SOURCE RECORDS below:

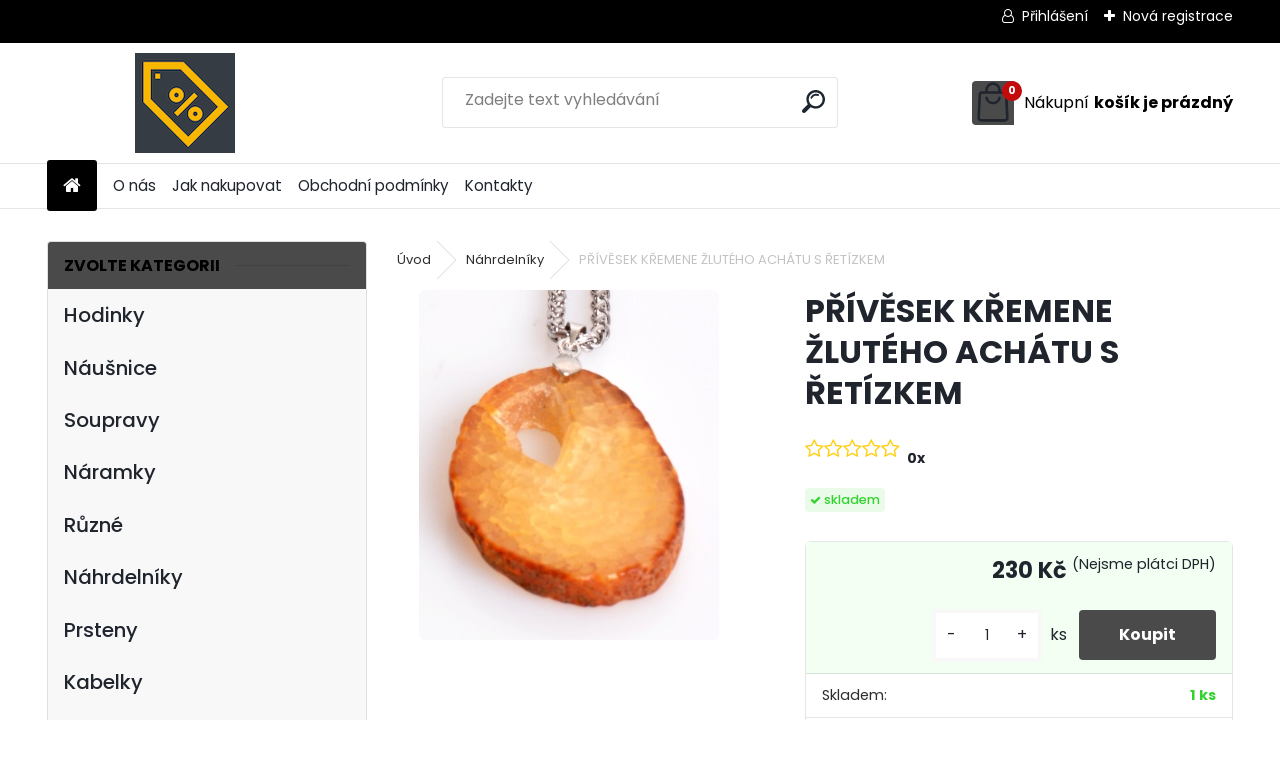

--- FILE ---
content_type: text/css
request_url: https://www.vyprodat.cz/fotky112973/design_setup/css/__style.css?_=1621336869
body_size: 335
content:
body {
  font-family: 'Poppins', sans-serif!important;
  font-size: 20px!important;
}

.title_left_eshop {
  background-color: #4a4a4a!important;
}

.ms-bullet.ms-bullet-selected {
  background-color: #4a4a4a!important;
}

html body #left-box {
  background-color: #4a4a4a!important;
}

#basket_icon a::before {
  background-color: #4a4a4a!important;
}

#main-menu ul:first-child li a::before {
    color: #4a4a4a!important;
    text-shadow: none!important;
}

.contact-box-title {
  background-color: #4a4a4a!important;
}

.news-box-title {
  background-color: #4a4a4a!important;
}

#registration_btn, #buy_btn, #send_btn, .basket_merge_buttons, 
.submit_save, #submit_save, #submit_btn, #show_selected_button, 
.productPriceBox .button_new_discussion, .wa-button
{
  background-color: #4a4a4a!important;
}

@import url('https://fonts.googleapis.com/css2?family=Poppins:wght@800&display=swap')!important;
@import url('https://fonts.googleapis.com/css2?family=Fauna+One&display=swap')!important;

#page .banners {
  display:none!important;
}

.not-home .action-box-title {
  background-color: #4a4a4a!important;
}


End of SOURCE RECORDS.

* EXERCISE OBJECTIVE
Everything in the records above should be printed again exactly, except the pictures.

* EXERCISE RESULT
--- FILE ---
content_type: text/css
request_url: https://www.vyprodat.cz/fotky112973/design_setup/css/__style.css?_=1621336869
body_size: 335
content:
body {
  font-family: 'Poppins', sans-serif!important;
  font-size: 20px!important;
}

.title_left_eshop {
  background-color: #4a4a4a!important;
}

.ms-bullet.ms-bullet-selected {
  background-color: #4a4a4a!important;
}

html body #left-box {
  background-color: #4a4a4a!important;
}

#basket_icon a::before {
  background-color: #4a4a4a!important;
}

#main-menu ul:first-child li a::before {
    color: #4a4a4a!important;
    text-shadow: none!important;
}

.contact-box-title {
  background-color: #4a4a4a!important;
}

.news-box-title {
  background-color: #4a4a4a!important;
}

#registration_btn, #buy_btn, #send_btn, .basket_merge_buttons, 
.submit_save, #submit_save, #submit_btn, #show_selected_button, 
.productPriceBox .button_new_discussion, .wa-button
{
  background-color: #4a4a4a!important;
}

@import url('https://fonts.googleapis.com/css2?family=Poppins:wght@800&display=swap')!important;
@import url('https://fonts.googleapis.com/css2?family=Fauna+One&display=swap')!important;

#page .banners {
  display:none!important;
}

.not-home .action-box-title {
  background-color: #4a4a4a!important;
}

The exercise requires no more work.